_Questions about pictured scenes_.
__________________________________________________

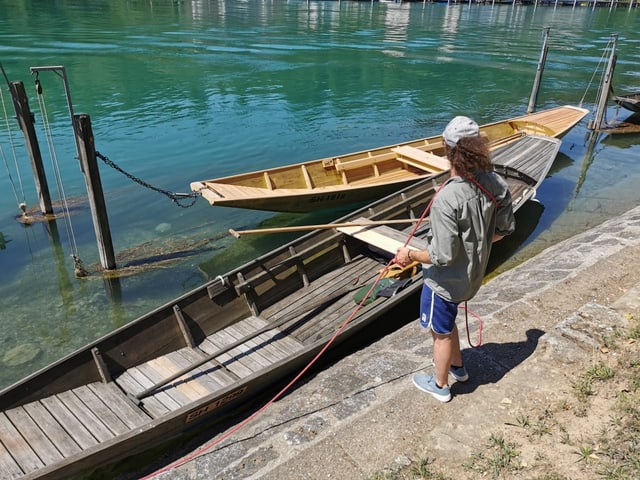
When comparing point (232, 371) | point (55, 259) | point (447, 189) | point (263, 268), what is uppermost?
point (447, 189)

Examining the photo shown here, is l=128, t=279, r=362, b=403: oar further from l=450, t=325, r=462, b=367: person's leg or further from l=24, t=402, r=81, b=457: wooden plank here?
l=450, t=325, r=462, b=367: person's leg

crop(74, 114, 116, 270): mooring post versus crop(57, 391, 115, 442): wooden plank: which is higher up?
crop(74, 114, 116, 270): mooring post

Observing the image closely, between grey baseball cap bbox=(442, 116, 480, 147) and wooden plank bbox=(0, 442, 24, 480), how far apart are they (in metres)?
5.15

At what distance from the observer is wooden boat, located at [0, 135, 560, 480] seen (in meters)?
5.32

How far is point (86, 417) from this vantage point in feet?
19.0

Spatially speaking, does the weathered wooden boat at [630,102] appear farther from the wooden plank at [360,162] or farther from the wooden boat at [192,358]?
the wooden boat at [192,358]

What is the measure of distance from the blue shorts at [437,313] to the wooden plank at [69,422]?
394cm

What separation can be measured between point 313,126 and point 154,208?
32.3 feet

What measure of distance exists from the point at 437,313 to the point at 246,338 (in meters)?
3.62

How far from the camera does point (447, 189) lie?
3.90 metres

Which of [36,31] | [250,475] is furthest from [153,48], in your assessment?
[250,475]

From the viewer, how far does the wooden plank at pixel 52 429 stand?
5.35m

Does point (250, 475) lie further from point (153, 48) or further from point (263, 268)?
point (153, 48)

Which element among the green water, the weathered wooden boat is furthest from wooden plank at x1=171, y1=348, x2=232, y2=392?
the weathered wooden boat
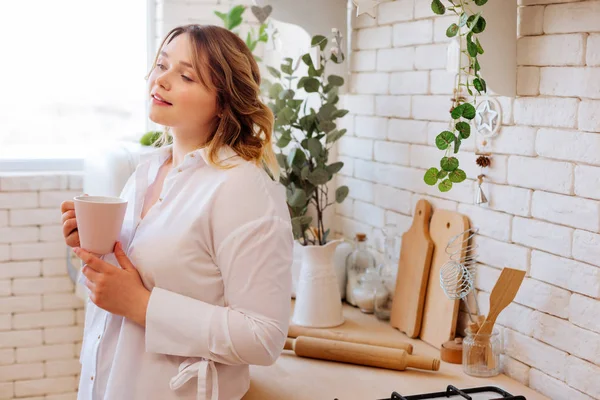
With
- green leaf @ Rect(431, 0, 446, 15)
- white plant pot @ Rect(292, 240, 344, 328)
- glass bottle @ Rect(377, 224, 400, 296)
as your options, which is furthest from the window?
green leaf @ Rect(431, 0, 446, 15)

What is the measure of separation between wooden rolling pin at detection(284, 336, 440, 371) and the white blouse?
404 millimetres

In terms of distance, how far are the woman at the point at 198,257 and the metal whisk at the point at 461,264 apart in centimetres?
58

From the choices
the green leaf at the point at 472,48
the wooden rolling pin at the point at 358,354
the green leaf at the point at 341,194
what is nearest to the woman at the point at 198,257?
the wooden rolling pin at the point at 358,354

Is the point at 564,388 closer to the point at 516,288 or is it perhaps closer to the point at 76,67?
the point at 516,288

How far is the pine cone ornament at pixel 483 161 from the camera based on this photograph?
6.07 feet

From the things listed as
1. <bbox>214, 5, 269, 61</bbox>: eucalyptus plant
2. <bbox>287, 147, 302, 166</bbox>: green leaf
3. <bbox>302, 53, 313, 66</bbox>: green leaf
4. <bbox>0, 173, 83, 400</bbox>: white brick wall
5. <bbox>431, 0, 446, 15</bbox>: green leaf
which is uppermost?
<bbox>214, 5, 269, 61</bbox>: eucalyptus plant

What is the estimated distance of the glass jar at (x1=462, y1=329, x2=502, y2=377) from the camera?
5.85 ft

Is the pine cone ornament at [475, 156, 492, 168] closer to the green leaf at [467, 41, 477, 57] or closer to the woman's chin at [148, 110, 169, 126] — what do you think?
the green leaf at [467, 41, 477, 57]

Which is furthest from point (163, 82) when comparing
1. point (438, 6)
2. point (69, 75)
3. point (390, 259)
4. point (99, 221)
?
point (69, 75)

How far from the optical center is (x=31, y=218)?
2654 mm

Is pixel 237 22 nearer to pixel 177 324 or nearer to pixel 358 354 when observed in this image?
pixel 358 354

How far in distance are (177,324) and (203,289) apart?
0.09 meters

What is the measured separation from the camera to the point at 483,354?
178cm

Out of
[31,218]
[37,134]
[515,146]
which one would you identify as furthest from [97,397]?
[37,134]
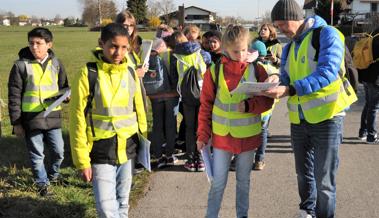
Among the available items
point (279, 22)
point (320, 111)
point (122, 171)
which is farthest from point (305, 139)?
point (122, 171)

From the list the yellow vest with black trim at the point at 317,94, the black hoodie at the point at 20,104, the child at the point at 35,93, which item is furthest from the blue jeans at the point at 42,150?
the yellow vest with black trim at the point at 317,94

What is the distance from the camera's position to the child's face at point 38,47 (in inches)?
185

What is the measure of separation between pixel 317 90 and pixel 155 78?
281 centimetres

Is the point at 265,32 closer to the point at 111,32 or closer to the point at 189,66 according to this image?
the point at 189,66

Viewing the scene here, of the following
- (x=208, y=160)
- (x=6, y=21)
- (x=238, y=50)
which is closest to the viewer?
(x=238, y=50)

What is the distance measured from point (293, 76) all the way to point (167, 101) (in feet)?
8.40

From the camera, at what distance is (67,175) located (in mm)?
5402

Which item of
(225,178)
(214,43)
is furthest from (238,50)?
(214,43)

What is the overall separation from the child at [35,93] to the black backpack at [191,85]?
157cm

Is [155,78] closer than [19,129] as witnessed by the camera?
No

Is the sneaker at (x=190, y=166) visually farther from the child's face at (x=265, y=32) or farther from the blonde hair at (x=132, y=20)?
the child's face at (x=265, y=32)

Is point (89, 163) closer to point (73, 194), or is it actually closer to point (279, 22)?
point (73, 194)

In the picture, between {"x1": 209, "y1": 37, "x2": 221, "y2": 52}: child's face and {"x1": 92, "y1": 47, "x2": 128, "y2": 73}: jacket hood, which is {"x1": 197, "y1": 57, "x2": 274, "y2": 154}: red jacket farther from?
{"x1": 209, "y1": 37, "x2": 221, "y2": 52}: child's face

__________________________________________________

_Problem to work on_. Omitting all images, retype each line of the records precisely.

_Solution to this task_.
When comparing point (232, 371) | point (55, 259) | point (447, 189) | point (263, 268), what is uppermost?
point (447, 189)

Examining the photo shown here, is l=128, t=279, r=362, b=403: oar further from l=450, t=325, r=462, b=367: person's leg or further from l=24, t=402, r=81, b=457: wooden plank here?
l=450, t=325, r=462, b=367: person's leg

crop(74, 114, 116, 270): mooring post versus crop(57, 391, 115, 442): wooden plank: which is higher up?
crop(74, 114, 116, 270): mooring post

Observing the image closely, between grey baseball cap bbox=(442, 116, 480, 147) and wooden plank bbox=(0, 442, 24, 480), how far apart are they (in metres)?
5.15

At what distance from the observer is wooden boat, located at [0, 135, 560, 480] seen (in meters)?
5.32

How far is point (86, 417) from this vantage point in feet?
19.0

Spatially speaking, does the weathered wooden boat at [630,102] appear farther from the wooden plank at [360,162] or farther from the wooden boat at [192,358]?
the wooden boat at [192,358]

What is the measure of distance from the blue shorts at [437,313] to the wooden plank at [69,422]?
394cm

What separation can be measured between point 313,126 and point 154,208?
32.3 feet

What measure of distance exists from the point at 437,313 to the point at 246,338 (in meters)?
3.62

How far from the camera does point (447, 189) lie?
3.90 metres

Which of [36,31] | [250,475] is furthest from [153,48], in your assessment?
[250,475]

From the viewer, how far does the wooden plank at pixel 52 429 stand?
5.35m

Does point (250, 475) lie further from point (153, 48) or further from point (263, 268)?
point (153, 48)

Which element among the green water, the weathered wooden boat is furthest from wooden plank at x1=171, y1=348, x2=232, y2=392?
the weathered wooden boat
With
- green leaf @ Rect(431, 0, 446, 15)
- white plant pot @ Rect(292, 240, 344, 328)
- glass bottle @ Rect(377, 224, 400, 296)
as your options, which is furthest from the window?
green leaf @ Rect(431, 0, 446, 15)

What is the measure of separation between wooden rolling pin at detection(284, 336, 440, 371) and the white blouse?
404 millimetres

In terms of distance, how far are the woman at the point at 198,257 and the metal whisk at the point at 461,264 apart in centimetres?
58

From the choices
the green leaf at the point at 472,48
the wooden rolling pin at the point at 358,354
the green leaf at the point at 341,194
what is nearest to the woman at the point at 198,257?
the wooden rolling pin at the point at 358,354

Is the point at 564,388 closer to the point at 516,288 or is it perhaps closer to the point at 76,67?
the point at 516,288

How far is the pine cone ornament at pixel 483 161 from the camera based on this photograph?
6.07 feet

From the things listed as
1. <bbox>214, 5, 269, 61</bbox>: eucalyptus plant
2. <bbox>287, 147, 302, 166</bbox>: green leaf
3. <bbox>302, 53, 313, 66</bbox>: green leaf
4. <bbox>0, 173, 83, 400</bbox>: white brick wall
5. <bbox>431, 0, 446, 15</bbox>: green leaf
which is uppermost?
<bbox>214, 5, 269, 61</bbox>: eucalyptus plant

What is the estimated distance of the glass jar at (x1=462, y1=329, x2=502, y2=377) from the camera?
5.85 ft

Is the pine cone ornament at [475, 156, 492, 168] closer to the green leaf at [467, 41, 477, 57] or closer to the woman's chin at [148, 110, 169, 126] — what do you think?
the green leaf at [467, 41, 477, 57]

Which is furthest from point (163, 82) when comparing
1. point (438, 6)
2. point (69, 75)
3. point (390, 259)
4. point (99, 221)
?
point (69, 75)

How far from the optical center is (x=31, y=218)?
2654 mm

Is pixel 237 22 nearer to pixel 177 324 or nearer to pixel 358 354 when observed in this image?
pixel 358 354

How far in distance are (177,324) and (203,289) apart?
0.09 meters

What is the measured separation from the camera to the point at 483,354?
178cm

Out of
[31,218]
[37,134]
[515,146]
which one would you identify as furthest from [97,397]?
[37,134]
Among the available items
point (279, 22)
point (320, 111)
point (122, 171)
which is farthest from point (305, 139)?
point (122, 171)

From the list the yellow vest with black trim at the point at 317,94, the black hoodie at the point at 20,104, the child at the point at 35,93, which item is furthest from the blue jeans at the point at 42,150?
the yellow vest with black trim at the point at 317,94

What is the distance from the camera's position to the child's face at point 38,47 (in inches)?
185

What is the measure of separation between pixel 317 90 and pixel 155 78?
281 centimetres

Is the point at 265,32 closer to the point at 111,32 or closer to the point at 189,66 according to this image?
the point at 189,66

Viewing the scene here, of the following
- (x=208, y=160)
- (x=6, y=21)
- (x=238, y=50)
which is closest to the viewer?
(x=238, y=50)

What is the distance measured from point (293, 76) all the way to point (167, 101) (in feet)?
8.40

From the camera, at what distance is (67,175) located (in mm)?
5402

Which item of
(225,178)
(214,43)
is furthest from (238,50)?
(214,43)

What is the overall separation from the child at [35,93] to the black backpack at [191,85]?
157cm

Is [155,78] closer than [19,129] as witnessed by the camera?
No

Is the sneaker at (x=190, y=166) visually farther from the child's face at (x=265, y=32) or farther from the blonde hair at (x=132, y=20)?
the child's face at (x=265, y=32)

Is point (89, 163) closer to point (73, 194), or is it actually closer to point (279, 22)?
point (73, 194)

In the picture, between {"x1": 209, "y1": 37, "x2": 221, "y2": 52}: child's face and {"x1": 92, "y1": 47, "x2": 128, "y2": 73}: jacket hood, which is {"x1": 197, "y1": 57, "x2": 274, "y2": 154}: red jacket farther from?
{"x1": 209, "y1": 37, "x2": 221, "y2": 52}: child's face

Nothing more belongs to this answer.